Demikian juga sebaliknya didaerah hulu karakteristik sungai relatif lurus, jika
dibelokkan akan berakibat fatal, karena sungai akan tetap cenderung mencapai alur
lurus. Jadi untuk melakukan suatu rekayasa sungai diperlukan pengetahuan dan
filosofi karakteristik sungai secara lengkap. Jika tidak maka upaya rekayasa apapun
akan justru merusak sungai secara serius.
Seperti kita ketahui sungai dan aliran sungai mempunyai banyak kesamaan
dalam bidang ekonomi, dan nilai lingkungan seperti halnya danau. Terkait dengan
penggunaan manusia terhadap sungai telah mulai lebih
awal di sungai karena pentingnya sungai sebagai jalur transportasi. Sayangnya
selain memiliki fungsi sebagai sarana yang sangat nyaman dan murah, tetapi juga
dapat merupakan sarana aliran untuk pembuangan limbah industri dan rumah
tangga. Sungai mampu membersihkan melalui proses alami sebelum air
mencapai hilir. Akibat perluasaan permukaan dalam volume dan jarak yang lebih
dekat menyebabkan limbah banyak mengandung senyawa toksik yang tinggi,
rusaknya ekologi dan kemungkinan untuk pembersihannya terbatas.
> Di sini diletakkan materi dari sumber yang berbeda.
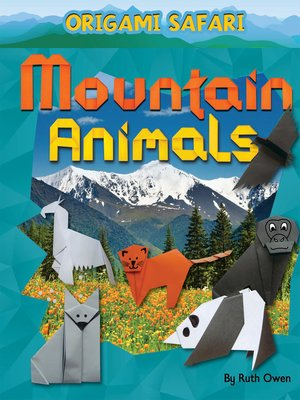 cover image of Mountain Animals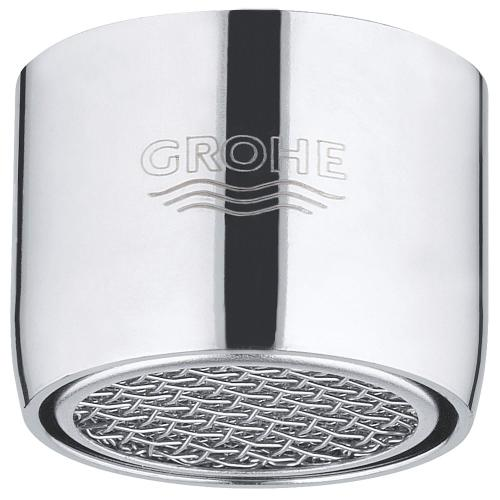 Product Image - Universal (grohe) Flow Straightener
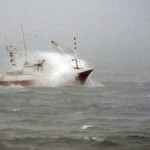 Filipino sailors rescued as storms resurge off Spain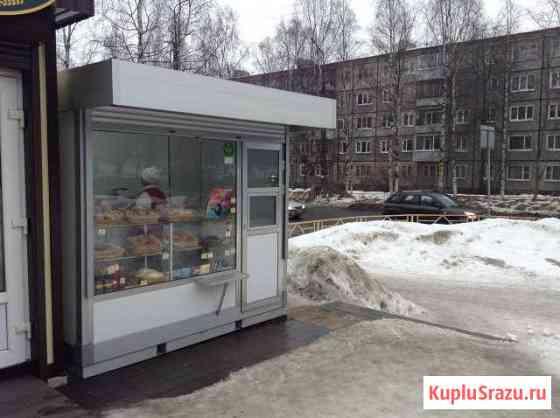 Новый торговый павильон (киоск, ларек) 2018 года Петрозаводск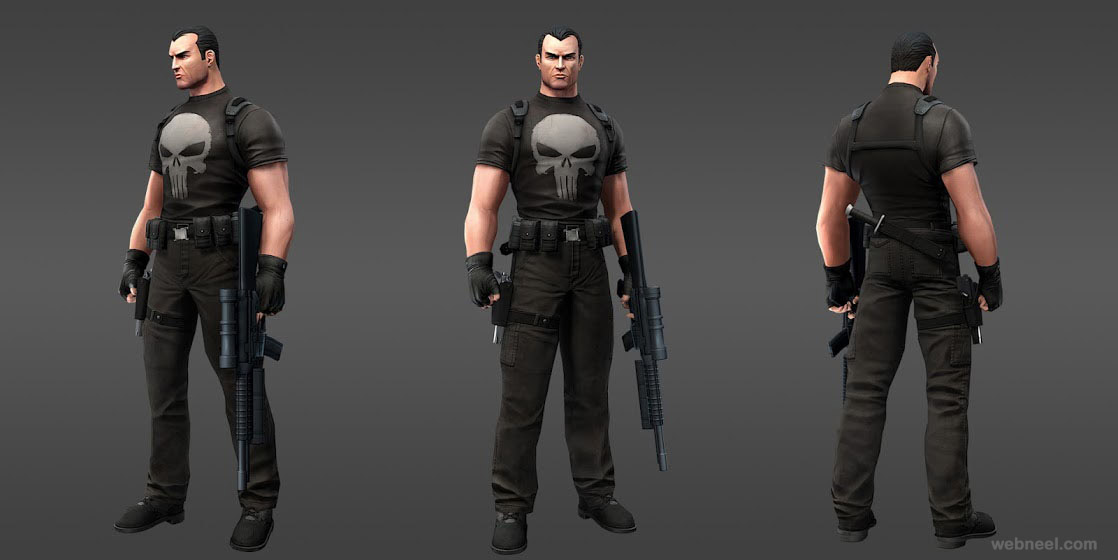 marvel superheroes punisher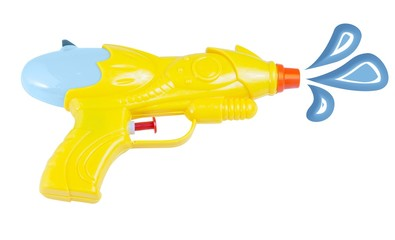Waterpistol with waterdrops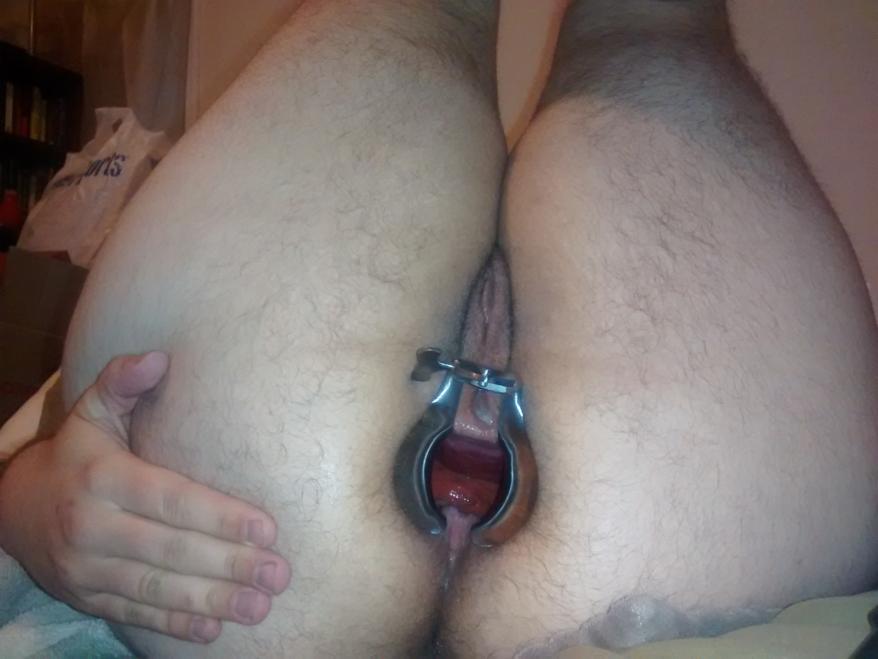 mona wales nude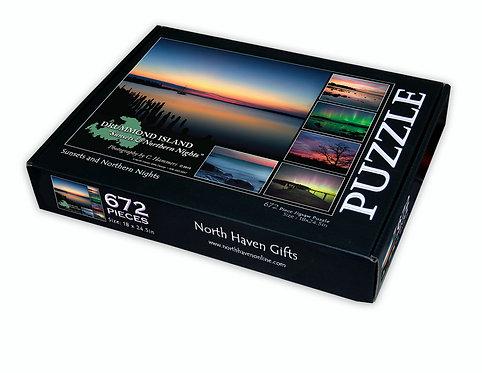 Drummond Island Puzzle- Sunsets & Northern Nights
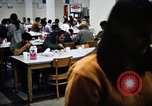 Image of Red Cross workers United States USA, 1972, second 29 stock footage video 65675052498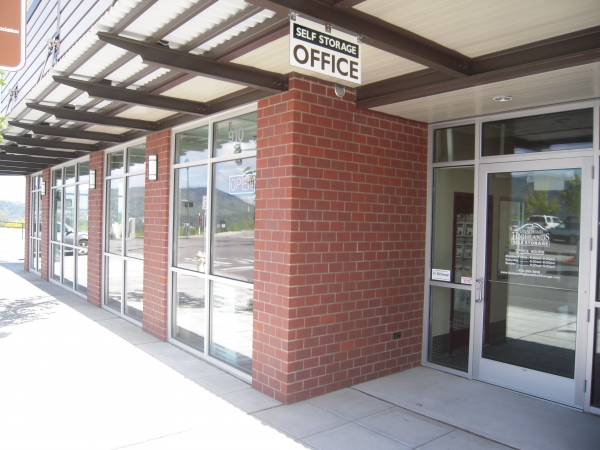 Issaquah Highlands Self Storage - Photo 3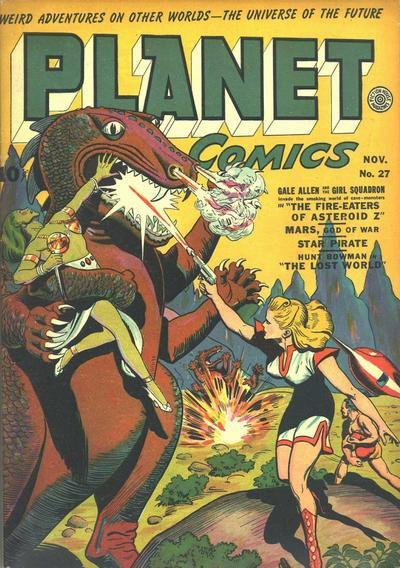 Cover for Planet Comics (Fiction House, 1940 series) #27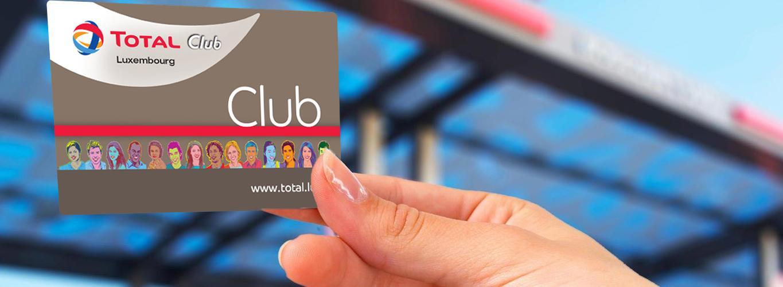 Mon Total Club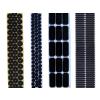 供应背胶EVA脚垫/背胶泡棉冲型/背贴海棉加工/ EVA 3M背胶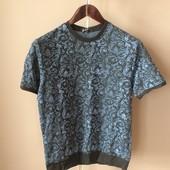 Мужская футболка синяя XL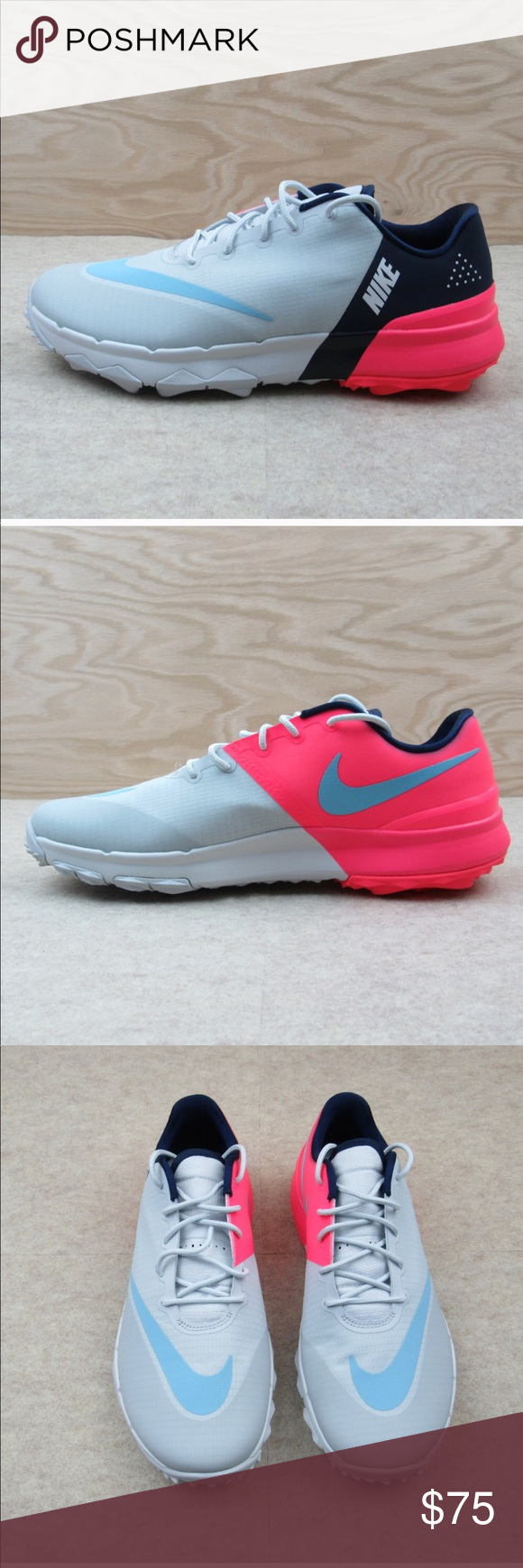 cd3e6f7fb738 Nike FI Flex Golf shoes size 9 women s Nike FI Flex Golf shoes Style 849973-001  Women s size 9 Brand new without box Nike Shoes Athletic Shoes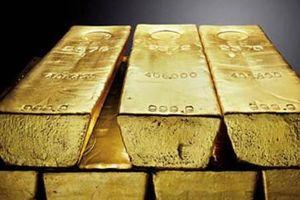 Nhận định giá vàng tuần tới (9-14/9): Giá vàng có thể chạm mức 1.540 USD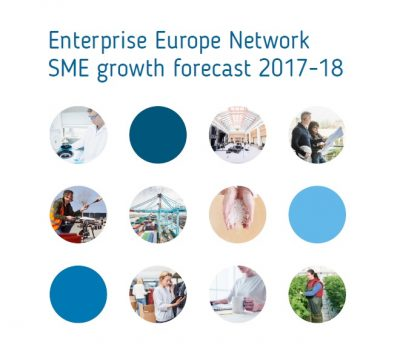 Enterprise Europe Network SME growth forecast 2017-18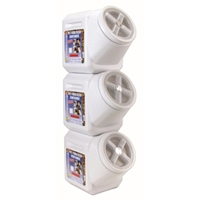 Vittles Vault Stackable, 40 lb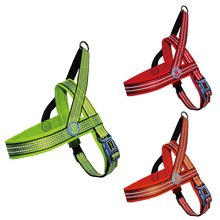 Reflective nylon harness dog with 2mm Reflective Stitching for Night Time Safety Red M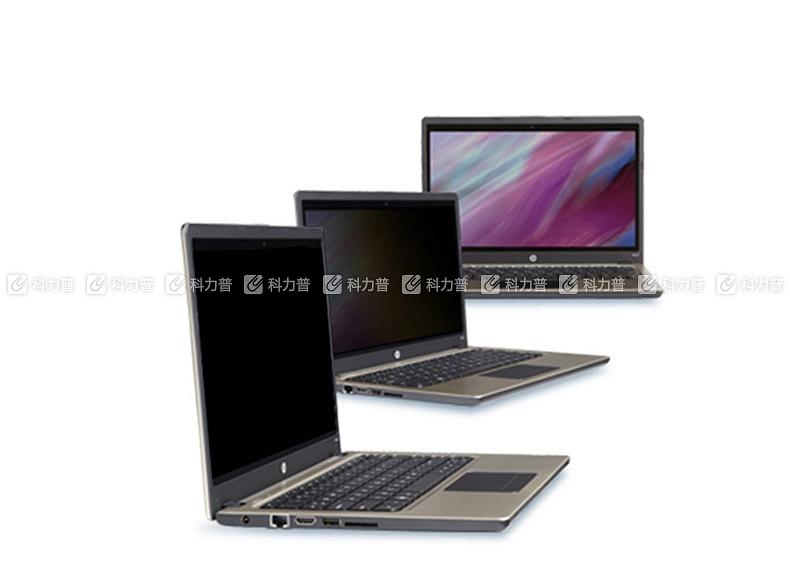 3M 电脑光学防窥片 PF13.3W9 13.3英寸16:9宽屏 宽294mmx高166mm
Kharakteristik lain yang sangat penting namun sering dilupakan adalah bahwa di
dataran rendah alluvial adalah, sering terjadi bentuk dichotomic, khususnya pada
tanah alluvial berbutir kasar dengan bentuk kipas, umumnya badan sungai hilang
karena resapan air yang besar. Biasa juga terjadi bentuk reticular khususnya pada
pada kawasan pantai yang terpengaruh pasang surut, kemiringan kecil, dan melebar
dengan lahan rawa merata;
Dataran Tinggi: Katagori bentuk aliran di dataran tinggi umumnya terdiri atas: (1)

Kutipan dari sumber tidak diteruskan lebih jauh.